Goal of the exercise.
Quote the stretch of the snow-riding post below from "I don't mind riding" through "anymore. I am not.".

Just got back from my second snow ride of the year...
I don't mind riding in the snow. I don't like ice so much and I don't particularly enjoy falling, but I don't mind the sort of ride you get when it is snowy. It is more about balance and keeping your eyes open than it is about speed. This is not to say that I am very fast anymore. I am not.
Yesterday was the first ride. We were lucky enough to get what might be considered a snowstorm. While it was going on you might call it a snow storm but after, even with the snow in the ground, it was more like a simple snow. But I did my rides- not out of spite against the weather; I just did them because I like to ride in the morning. I did get a lot of looks though as I peddled around town, not really head shakes but more just as if to say "Yea, this is the sort of thing we would do if we were not so depressed".

Raw data.
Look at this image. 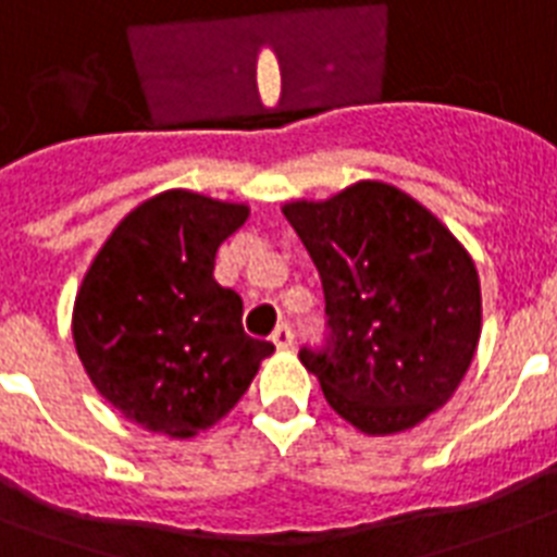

Full answer.
I don't mind riding in the snow. I don't like ice so much and I don't particularly enjoy falling, but I don't mind the sort of ride you get when it is snowy. It is more about balance and keeping your eyes open than it is about speed. This is not to say that I am very fast anymore. I am not.